Each entry should be returned exactly as written, with no pictures carried over.

**Records from a dataset**
-=-=-=-=-

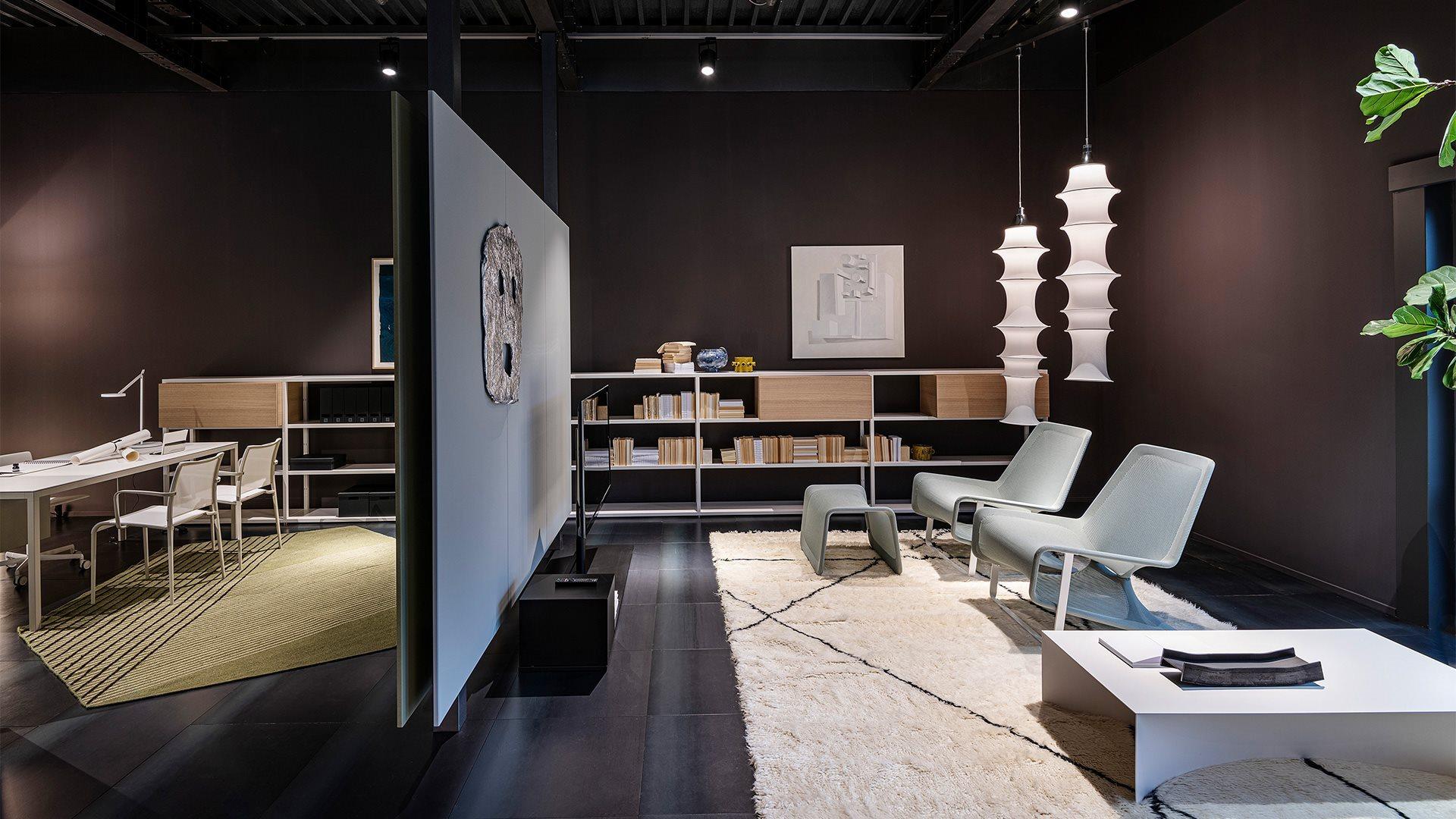 Desalto_2020_New_Showroom_003(1)
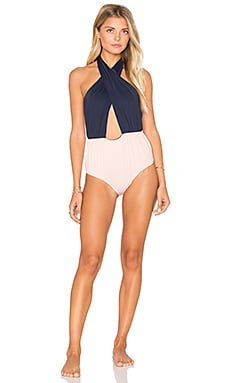 CLUBE BOSSA Terus One Piece in Blue Navy & Blush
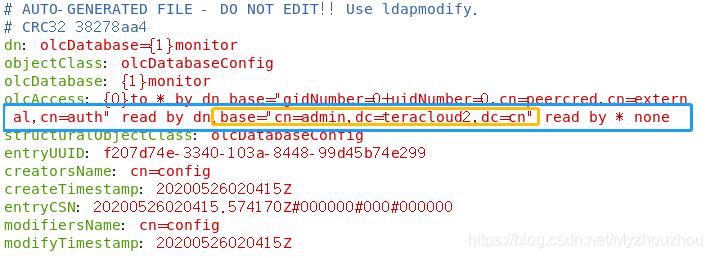 [外链图片转存失败,源站可能有防盗链机制,建议将图片保存下来直接上传(img-XM0lNNyH-1590591735644)(en-resource://database/732:1)]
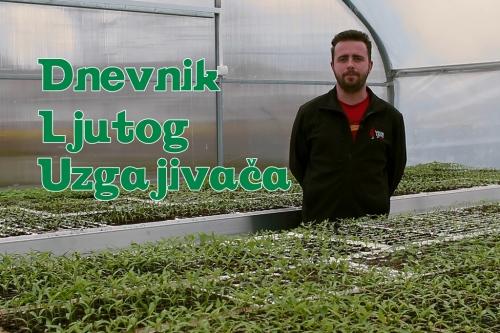 Dnevnik Ljutog Uzgajivača 5 - VolimLjuto.com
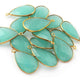 14 Pcs Aqua Chalcedony 24k Gold Plated Faceted Pear Drop Single Bail Pendant 29mmx16mm PC006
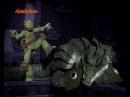 Черепашки мутанты ниндзя/Teenage Mutant Ninja Turtles 17 серия Сезон №1 (2012-2013)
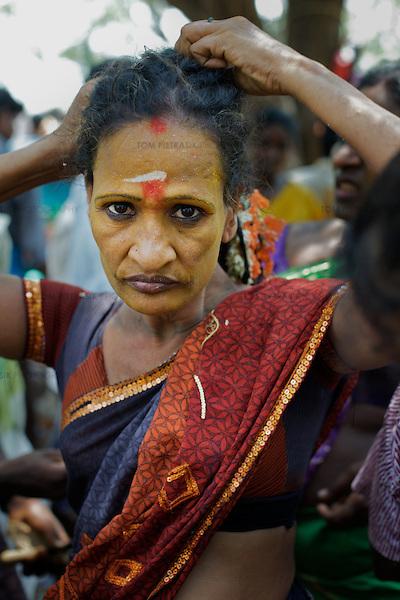 Transexual, transgenders and Aravani gay men in Tamil Nadu, India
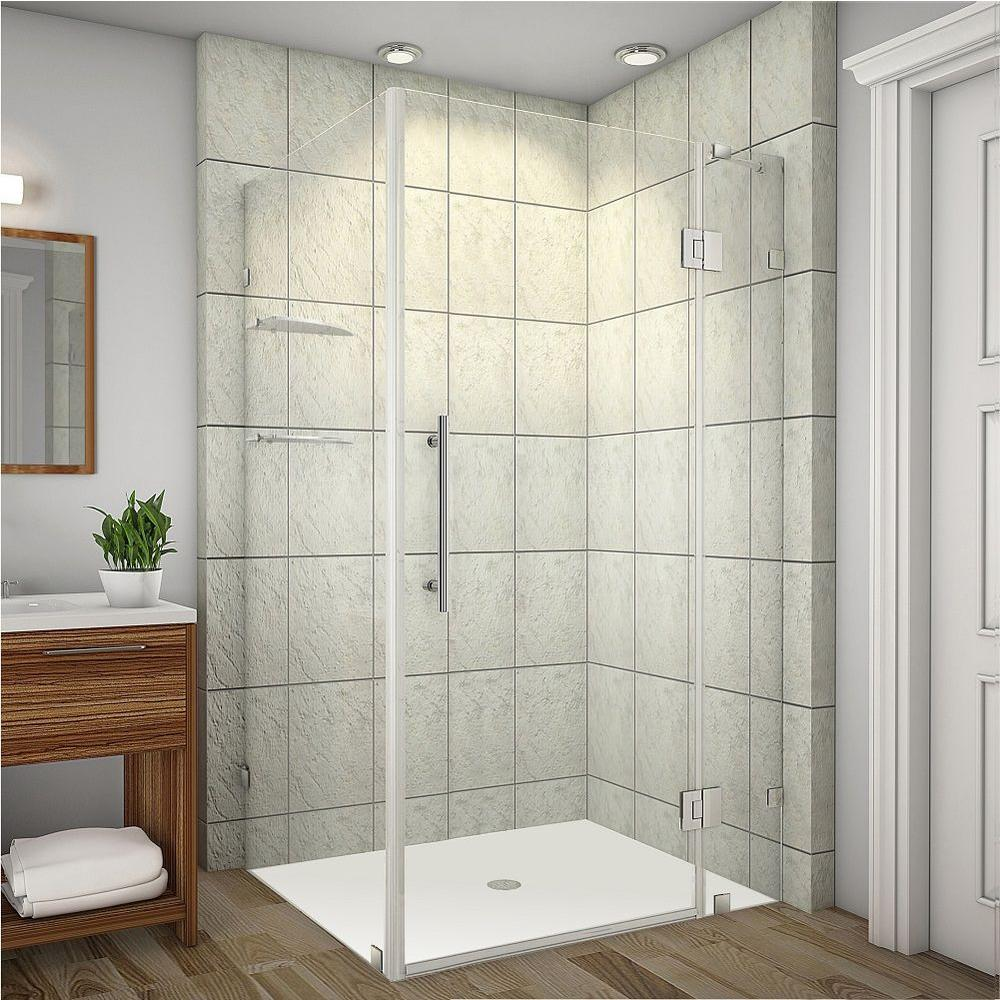Avalux GS 40 in. x 72 in. Frameless Shower Enclosure in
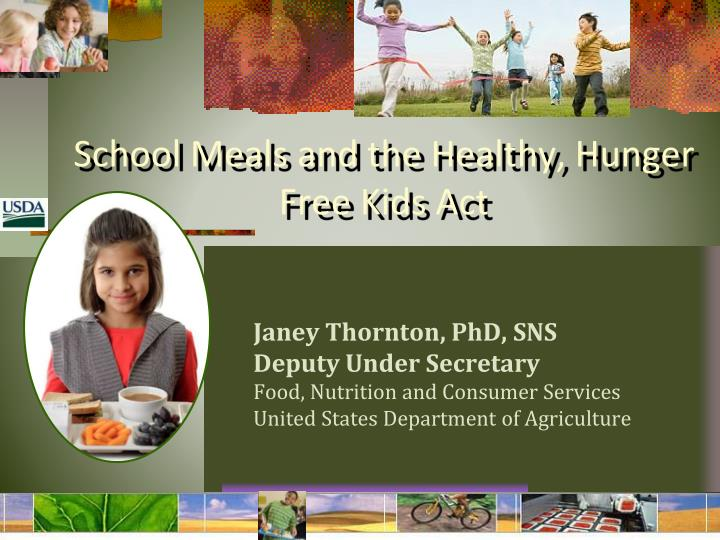 healthy hungar act (a) short title—this act may be cited as the ''healthy, hunger-free kids act of 2010'' (b) t able of c ontents —the table of contents for this act.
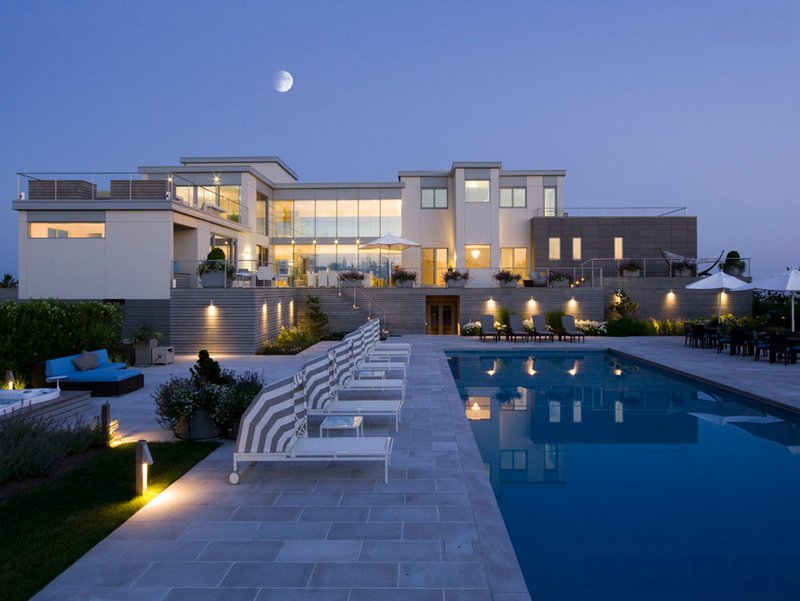 large mansion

-=-=-=-=-

**Your solution**
 Desalto_2020_New_Showroom_003(1)
 CLUBE BOSSA Terus One Piece in Blue Navy & Blush
 [外链图片转存失败,源站可能有防盗链机制,建议将图片保存下来直接上传(img-XM0lNNyH-1590591735644)(en-resource://database/732:1)]
 Dnevnik Ljutog Uzgajivača 5 - VolimLjuto.com
 14 Pcs Aqua Chalcedony 24k Gold Plated Faceted Pear Drop Single Bail Pendant 29mmx16mm PC006
 Черепашки мутанты ниндзя/Teenage Mutant Ninja Turtles 17 серия Сезон №1 (2012-2013)
 Transexual, transgenders and Aravani gay men in Tamil Nadu, India
Avalux GS 40 in. x 72 in. Frameless Shower Enclosure in
 healthy hungar act (a) short title—this act may be cited as the ''healthy, hunger-free kids act of 2010'' (b) t able of c ontents —the table of contents for this act.
 large mansion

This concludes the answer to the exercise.